Task to complete: Please copy the records below line for line, leaving the pictures out of your answer.

[Web image data with captions]

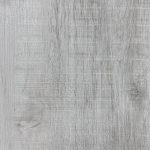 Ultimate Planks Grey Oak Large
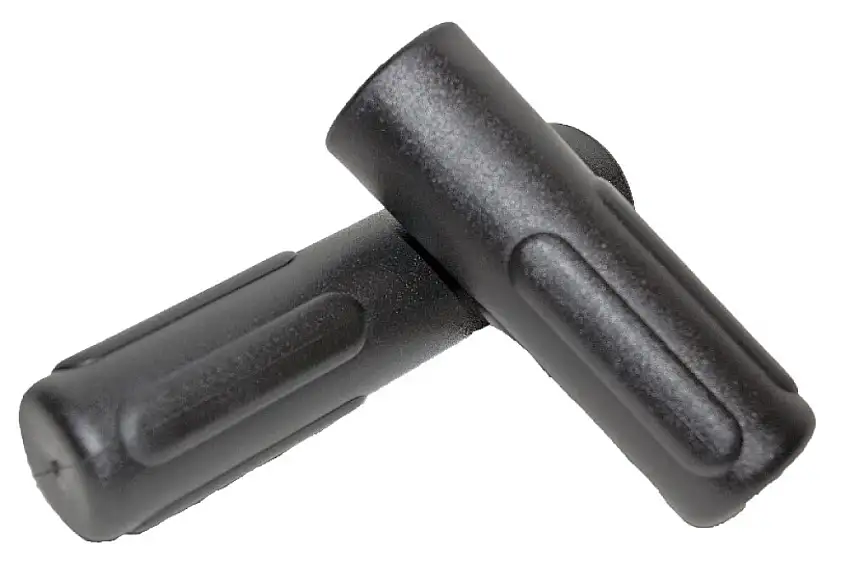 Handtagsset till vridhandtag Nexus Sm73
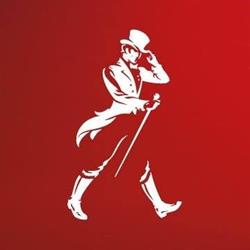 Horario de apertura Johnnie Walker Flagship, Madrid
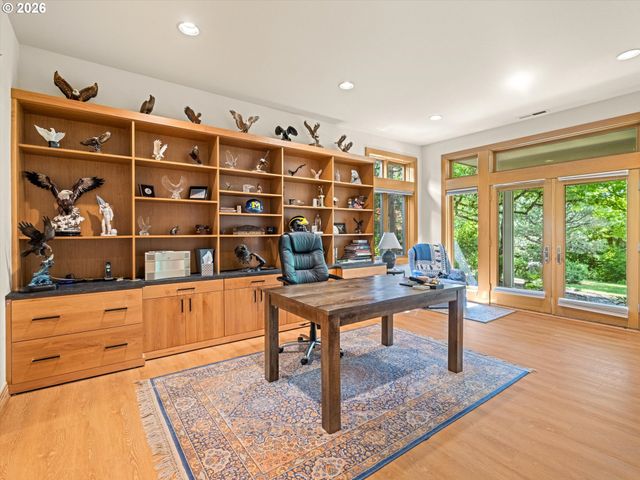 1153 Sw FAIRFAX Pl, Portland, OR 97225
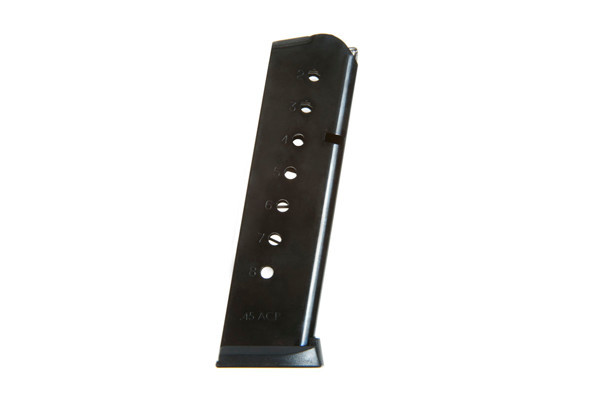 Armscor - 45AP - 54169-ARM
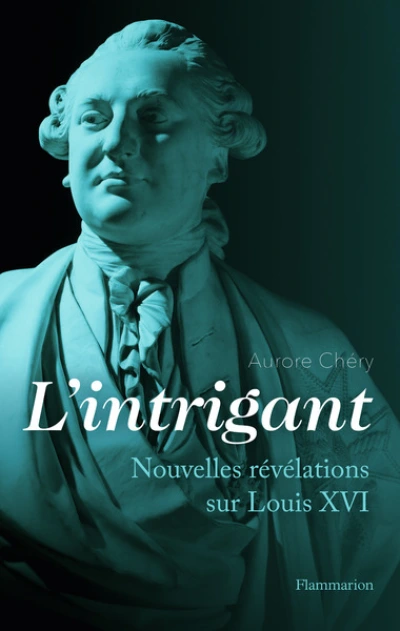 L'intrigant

Result of the exercise:
 Ultimate Planks Grey Oak Large
 Handtagsset till vridhandtag Nexus Sm73
 Horario de apertura Johnnie Walker Flagship, Madrid
 1153 Sw FAIRFAX Pl, Portland, OR 97225
 Armscor - 45AP - 54169-ARM
 L'intrigant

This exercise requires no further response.